У Рена рука твердая. Он не знает жалости. Отравлена его дурная кровь ненавистью.
А там, над толстым накатом бревен, опускается в леса солнце. Низкое вечернее небо навалилось на сосны. Сегодня оно спокойное: желто-оранжевый диск солнца, идут медленно бесконечные облака. Стынет на ночь глядя лес. Наверное, именно сейчас двинулись в путь оперативные группы. Если бы протянуть несколько часов…

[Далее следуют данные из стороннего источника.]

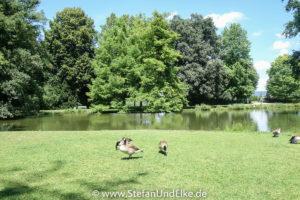 Im Park von Schloss Favorite, Rastatt, Baden Württemberg, Deutschland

В бункере душно. Воздух плотный, стоялый, пропитанный потом, запахами пищи, ружейной смазки, лежалой одежды. Роману хочется разрезать воздух на куски, как студень, и выбросить через круглый люк наружу. У Рена рука в кармане – там пистолет. Он всегда был предусмотрительным, Рен, даже когда подобрал оборвыша, сунул ему кость: жри и помни, чье мясо лопаешь…
У Рена рука в кармане. Хорошо стреляет Реи. Стоит Роману потянуться к рукоятке «парабеллума», торчащего за широким солдатским поясом – нажмет Рен на спусковой крючок, опрокинет Романа пуля, останется Настуся сиротой, а Ева – молодой вдовой. А предупреждала ведь Ива, чтобы ни на секунду не ослаблял внимания, Рен опытный и хитрый зверь.

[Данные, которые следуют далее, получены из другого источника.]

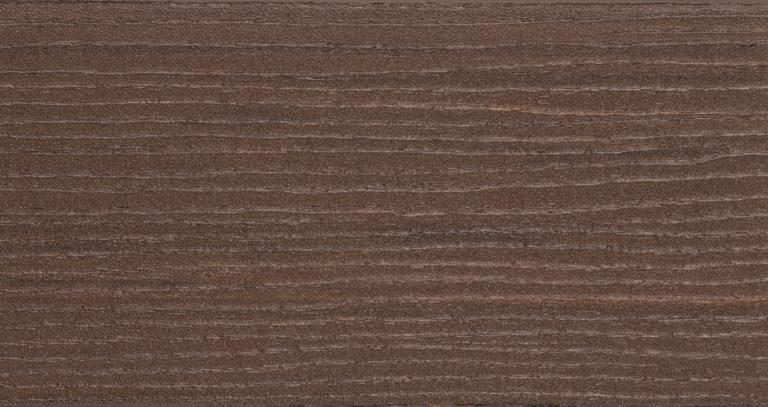 Acacia arbor close up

– Руки за спину, – приказал проводник.
Роман стоял, чуть расставив ноги, зорко следил за каждым движением проводника. Он нехотя выполнил приказание, всем своим видом показывая, как его возмущают непонятные подозрения.
– Кто вывинтил взрыватели?
– Какие взрыватели? Спал я. Кому приказали, у того и спрашивайте.
– Пообещали тебе жизнь сохранить эмгебисты? В обмен на архивы? Или на меня? Может, ты и Дубровника под пулю подвел?
– Жизнью своей не торгую! – презрительно процедил Чуприна. – Сами отучили беречь свое життя и чужое!
Рен вырвал из-за Романового пияса «парабеллум», швырнул его в дальний угол.
– Шагай из бункера!
Проводник взял автомат, щелкнул предохранителем, повесил на грудь.
Вход в бункер – круглый металлический люк, вроде тех, что на канализационных колодцах. Закрывается массивной крышкой. Когда крышкой не пользуются, на ней растет разлапистый куст, маскирует вход. Его можно сдвинуть в сторону или, наоборот, «посадить» точно на чугунную плиту, прибросать снегом, и первая же метель заметет, запорошит все следы.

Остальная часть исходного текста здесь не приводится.